* **Saved entries**
···

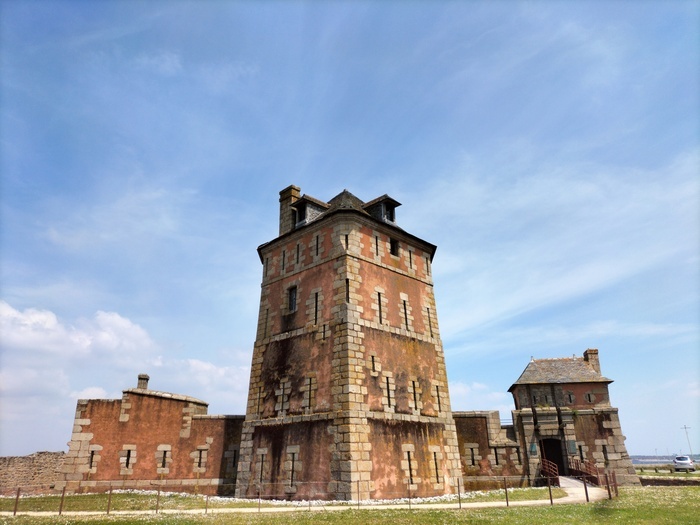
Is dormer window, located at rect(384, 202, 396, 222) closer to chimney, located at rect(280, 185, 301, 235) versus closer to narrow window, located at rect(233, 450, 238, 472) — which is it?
chimney, located at rect(280, 185, 301, 235)

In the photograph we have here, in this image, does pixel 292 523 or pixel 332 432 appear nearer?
pixel 292 523

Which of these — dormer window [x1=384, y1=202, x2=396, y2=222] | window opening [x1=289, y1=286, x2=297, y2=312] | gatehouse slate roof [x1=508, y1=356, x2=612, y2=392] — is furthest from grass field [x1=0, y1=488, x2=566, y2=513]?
dormer window [x1=384, y1=202, x2=396, y2=222]

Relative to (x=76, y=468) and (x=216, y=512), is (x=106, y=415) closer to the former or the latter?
(x=76, y=468)

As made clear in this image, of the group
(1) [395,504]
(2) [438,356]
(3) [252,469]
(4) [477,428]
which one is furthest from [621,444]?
(3) [252,469]

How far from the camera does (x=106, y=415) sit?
22.0 m

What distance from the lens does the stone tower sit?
18.2 m

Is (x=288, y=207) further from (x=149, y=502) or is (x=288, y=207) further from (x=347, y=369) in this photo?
(x=149, y=502)

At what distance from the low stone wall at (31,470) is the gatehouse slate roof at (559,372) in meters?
25.8

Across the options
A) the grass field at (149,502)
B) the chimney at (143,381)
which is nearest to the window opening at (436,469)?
the grass field at (149,502)

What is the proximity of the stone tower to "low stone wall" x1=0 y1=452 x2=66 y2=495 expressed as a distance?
10.1 meters

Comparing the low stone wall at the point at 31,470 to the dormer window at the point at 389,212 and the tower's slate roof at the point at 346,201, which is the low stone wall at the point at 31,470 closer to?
the tower's slate roof at the point at 346,201

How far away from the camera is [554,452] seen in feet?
82.8

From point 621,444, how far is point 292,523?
67.1ft

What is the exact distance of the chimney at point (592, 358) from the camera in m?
31.1
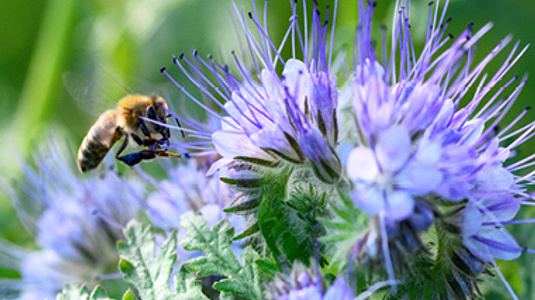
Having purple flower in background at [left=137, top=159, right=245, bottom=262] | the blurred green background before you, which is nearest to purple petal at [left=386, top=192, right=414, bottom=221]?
purple flower in background at [left=137, top=159, right=245, bottom=262]

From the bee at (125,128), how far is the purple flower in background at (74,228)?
169 mm

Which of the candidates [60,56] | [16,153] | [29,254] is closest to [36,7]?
[60,56]

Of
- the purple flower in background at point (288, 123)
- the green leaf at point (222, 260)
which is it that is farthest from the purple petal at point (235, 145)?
the green leaf at point (222, 260)

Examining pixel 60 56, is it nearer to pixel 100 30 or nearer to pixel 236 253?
pixel 100 30

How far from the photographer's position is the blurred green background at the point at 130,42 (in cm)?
336

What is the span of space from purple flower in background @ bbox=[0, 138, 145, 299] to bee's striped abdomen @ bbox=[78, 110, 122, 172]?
161mm

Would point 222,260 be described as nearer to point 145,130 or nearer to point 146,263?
point 146,263

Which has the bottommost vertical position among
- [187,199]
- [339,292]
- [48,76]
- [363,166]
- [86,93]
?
[339,292]

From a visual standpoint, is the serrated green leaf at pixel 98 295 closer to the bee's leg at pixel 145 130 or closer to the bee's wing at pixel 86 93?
the bee's leg at pixel 145 130

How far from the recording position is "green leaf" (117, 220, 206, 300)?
1781 millimetres

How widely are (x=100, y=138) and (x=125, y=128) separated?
0.11 metres

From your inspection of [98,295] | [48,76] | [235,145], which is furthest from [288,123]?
[48,76]

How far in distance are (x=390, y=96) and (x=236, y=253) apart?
2.22 ft

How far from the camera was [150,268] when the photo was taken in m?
1.89
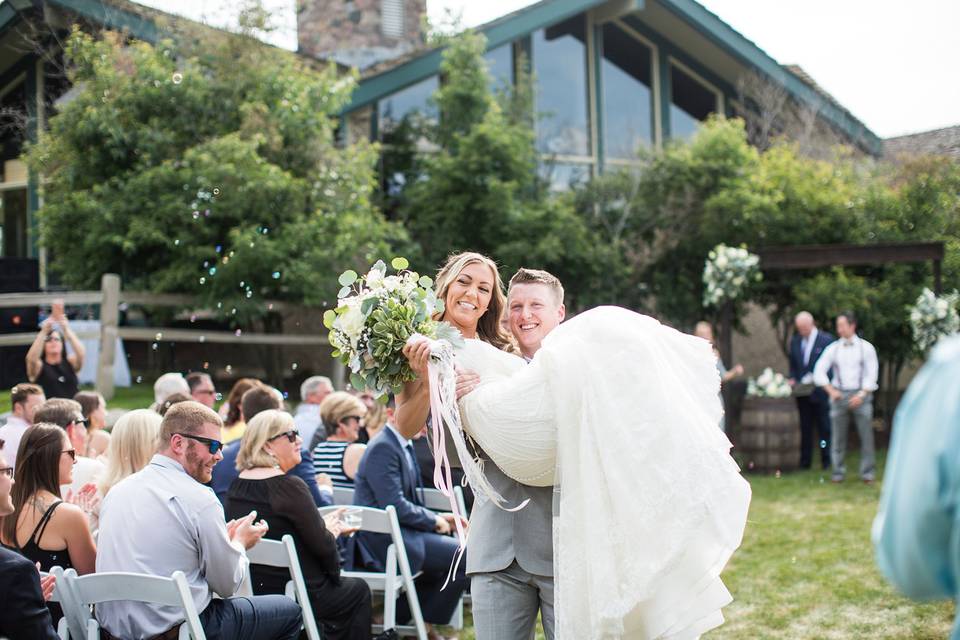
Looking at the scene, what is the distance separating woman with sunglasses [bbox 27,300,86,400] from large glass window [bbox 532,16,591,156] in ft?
33.2

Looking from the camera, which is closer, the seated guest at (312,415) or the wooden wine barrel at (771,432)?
the seated guest at (312,415)

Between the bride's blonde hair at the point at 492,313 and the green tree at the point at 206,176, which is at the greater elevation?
the green tree at the point at 206,176

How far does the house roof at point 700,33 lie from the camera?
16.2 meters

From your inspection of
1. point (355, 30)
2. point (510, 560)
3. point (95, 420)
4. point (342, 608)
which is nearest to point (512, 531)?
point (510, 560)

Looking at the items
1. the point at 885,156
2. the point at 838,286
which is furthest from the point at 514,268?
the point at 885,156

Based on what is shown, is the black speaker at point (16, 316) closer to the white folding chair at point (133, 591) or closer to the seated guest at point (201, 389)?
the seated guest at point (201, 389)

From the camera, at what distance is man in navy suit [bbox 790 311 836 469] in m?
12.5

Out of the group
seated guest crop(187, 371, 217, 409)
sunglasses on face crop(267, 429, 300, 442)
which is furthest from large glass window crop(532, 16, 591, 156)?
sunglasses on face crop(267, 429, 300, 442)

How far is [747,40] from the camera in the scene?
18391 millimetres

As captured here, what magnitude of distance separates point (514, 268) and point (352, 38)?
19.1 feet

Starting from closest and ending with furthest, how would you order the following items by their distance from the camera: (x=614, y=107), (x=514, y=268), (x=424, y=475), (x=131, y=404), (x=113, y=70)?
(x=424, y=475), (x=131, y=404), (x=113, y=70), (x=514, y=268), (x=614, y=107)

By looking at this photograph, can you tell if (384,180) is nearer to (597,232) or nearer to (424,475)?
(597,232)

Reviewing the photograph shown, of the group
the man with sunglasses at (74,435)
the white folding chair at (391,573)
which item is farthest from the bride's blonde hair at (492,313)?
the man with sunglasses at (74,435)

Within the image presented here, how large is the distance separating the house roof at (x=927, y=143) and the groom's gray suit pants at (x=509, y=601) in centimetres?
1567
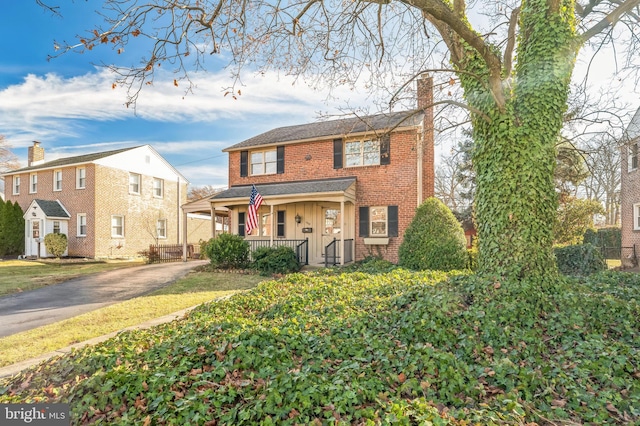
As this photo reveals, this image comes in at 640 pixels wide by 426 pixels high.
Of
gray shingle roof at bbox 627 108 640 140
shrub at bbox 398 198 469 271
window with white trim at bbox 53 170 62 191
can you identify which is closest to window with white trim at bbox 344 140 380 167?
shrub at bbox 398 198 469 271

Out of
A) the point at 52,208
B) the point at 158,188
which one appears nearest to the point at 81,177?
the point at 52,208

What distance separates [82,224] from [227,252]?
13718 mm

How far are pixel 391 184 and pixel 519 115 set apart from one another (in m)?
7.99

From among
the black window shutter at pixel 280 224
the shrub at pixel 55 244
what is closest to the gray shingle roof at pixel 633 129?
the black window shutter at pixel 280 224

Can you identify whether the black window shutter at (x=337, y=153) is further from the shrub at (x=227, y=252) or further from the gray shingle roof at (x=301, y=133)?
the shrub at (x=227, y=252)

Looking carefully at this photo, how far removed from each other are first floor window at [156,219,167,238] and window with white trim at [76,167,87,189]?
4995 millimetres

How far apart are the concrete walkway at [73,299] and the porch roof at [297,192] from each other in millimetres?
3771

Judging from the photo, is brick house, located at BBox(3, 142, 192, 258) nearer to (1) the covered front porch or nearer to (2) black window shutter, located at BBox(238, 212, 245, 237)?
(1) the covered front porch

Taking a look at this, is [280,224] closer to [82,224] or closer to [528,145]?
[528,145]

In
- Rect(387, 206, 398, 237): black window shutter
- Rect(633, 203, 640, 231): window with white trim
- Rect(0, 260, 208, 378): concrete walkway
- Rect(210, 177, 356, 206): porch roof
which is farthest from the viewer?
Rect(633, 203, 640, 231): window with white trim

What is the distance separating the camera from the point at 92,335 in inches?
212

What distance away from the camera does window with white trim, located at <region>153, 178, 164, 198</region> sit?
80.3 ft

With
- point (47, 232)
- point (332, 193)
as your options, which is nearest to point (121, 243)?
point (47, 232)

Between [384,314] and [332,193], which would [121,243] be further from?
[384,314]
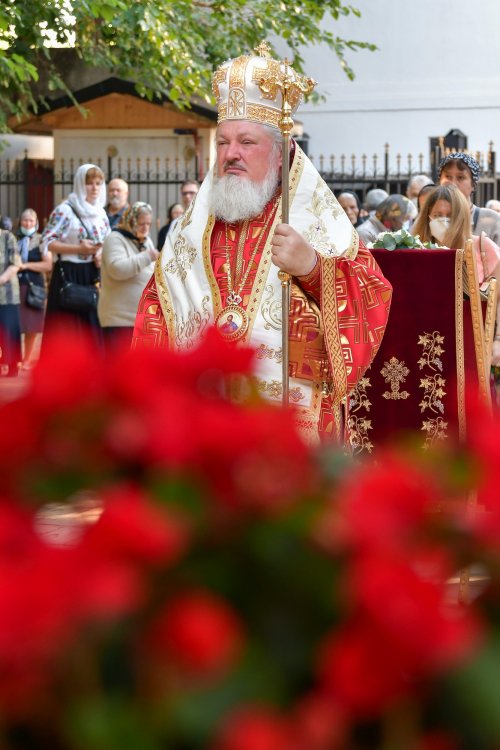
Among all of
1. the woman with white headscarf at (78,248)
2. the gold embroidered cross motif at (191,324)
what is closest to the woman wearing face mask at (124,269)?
the woman with white headscarf at (78,248)

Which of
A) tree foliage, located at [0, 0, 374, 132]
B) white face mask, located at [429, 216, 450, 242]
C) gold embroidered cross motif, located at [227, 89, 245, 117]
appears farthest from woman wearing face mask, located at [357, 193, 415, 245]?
gold embroidered cross motif, located at [227, 89, 245, 117]

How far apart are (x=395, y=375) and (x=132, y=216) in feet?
13.2

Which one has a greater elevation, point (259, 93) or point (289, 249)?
point (259, 93)

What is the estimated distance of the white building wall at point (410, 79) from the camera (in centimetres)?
2541

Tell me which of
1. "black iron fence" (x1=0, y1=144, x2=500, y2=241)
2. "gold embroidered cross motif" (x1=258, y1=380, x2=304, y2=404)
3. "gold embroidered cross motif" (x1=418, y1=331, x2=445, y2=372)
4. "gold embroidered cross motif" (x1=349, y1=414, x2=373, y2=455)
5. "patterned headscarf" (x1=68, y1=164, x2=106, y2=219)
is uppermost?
"black iron fence" (x1=0, y1=144, x2=500, y2=241)

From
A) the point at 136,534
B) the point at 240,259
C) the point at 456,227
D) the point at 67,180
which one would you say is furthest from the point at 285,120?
the point at 67,180

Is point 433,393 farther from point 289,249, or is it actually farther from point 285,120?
point 289,249

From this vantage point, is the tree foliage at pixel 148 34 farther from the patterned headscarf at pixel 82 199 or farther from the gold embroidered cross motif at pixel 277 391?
the gold embroidered cross motif at pixel 277 391

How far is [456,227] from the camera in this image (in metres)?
7.02

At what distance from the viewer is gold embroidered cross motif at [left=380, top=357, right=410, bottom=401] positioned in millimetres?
6355

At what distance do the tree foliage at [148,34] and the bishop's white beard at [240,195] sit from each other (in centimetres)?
642

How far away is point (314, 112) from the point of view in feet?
86.2

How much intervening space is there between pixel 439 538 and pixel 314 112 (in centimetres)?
2586

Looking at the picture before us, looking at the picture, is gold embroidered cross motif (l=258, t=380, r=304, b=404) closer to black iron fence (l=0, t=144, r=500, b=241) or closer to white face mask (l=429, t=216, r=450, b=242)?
white face mask (l=429, t=216, r=450, b=242)
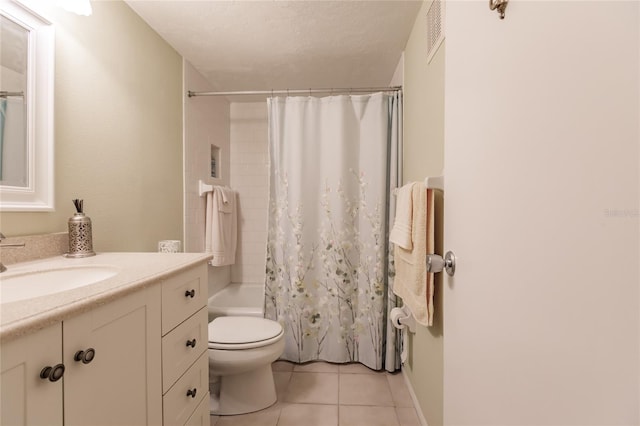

···

* **REQUEST**
Could you copy everything in the listing from the line containing "How widely are" down to the line containing "16.2 meters", word for word, leaving out the pictures?

* **THE RESULT**
How widely are (x=100, y=138) and (x=125, y=128) separated?
0.11 metres

From your inspection of [98,295] | [48,76] | [235,145], which is furthest from [288,123]?
[48,76]

How far in distance are (x=390, y=96) and (x=236, y=253) apart?
2.22 ft

How far from the camera was [150,268] when the photo was taken in m?
1.89
Looking at the scene, what is the distance separating woman with sunglasses [bbox 27,300,86,400] from large glass window [bbox 532,16,591,156] in ft?
33.2

Looking from the camera, which is closer, the seated guest at (312,415) or the wooden wine barrel at (771,432)?
the seated guest at (312,415)

Between the bride's blonde hair at the point at 492,313 and the green tree at the point at 206,176, which is at the greater elevation?
the green tree at the point at 206,176

How far does the house roof at point 700,33 lie from the camera?
16.2 meters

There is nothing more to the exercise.